What is beta-Casomorphin 7?

milk in a glass and jug against a black background. The source of casein and casomorphin for purification.
Image by congerdesign from Pixabay

Beta-casomorphin-7 (BCM-7) is a peptide that is derived from the breakdown of beta-casein, a protein found in milk. Beta-casein is one of the main proteins present in cow’s milk, and it exists in several forms, with A1 and A2 being the most common variants.

BCM-7 is produced during the digestion of beta-casein, particularly the A1 variant, by digestive enzymes in the gastrointestinal tract. It is a short-chain peptide consisting of seven amino acids. BCM-7 has attracted attention due to its potential effects on health and its association with certain health conditions.

Some studies have suggested that BCM-7 may have opioid-like properties, meaning it can interact with opioid receptors in the brain and nervous system. This has led to speculation that BCM-7 could influence various physiological processes and potentially contribute to certain health issues.

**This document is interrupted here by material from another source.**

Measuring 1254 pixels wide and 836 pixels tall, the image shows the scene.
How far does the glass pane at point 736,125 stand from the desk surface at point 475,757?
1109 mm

However, the research on the health effects of BCM-7 is still evolving, and findings have been mixed. Some studies have suggested possible links between BCM-7 consumption and adverse health effects, such as gastrointestinal discomfort or inflammation. However, other research has not found significant evidence to support these claims.

It’s important to note that the presence of BCM-7 in dairy products, particularly milk containing the A1 beta-casein variant, does not necessarily imply that it will have negative health effects for everyone. Individual responses to BCM-7 may vary, and more research is needed to fully understand its potential impacts on health. Additionally, many other components in milk and dairy products contribute to their overall nutritional profile and health effects.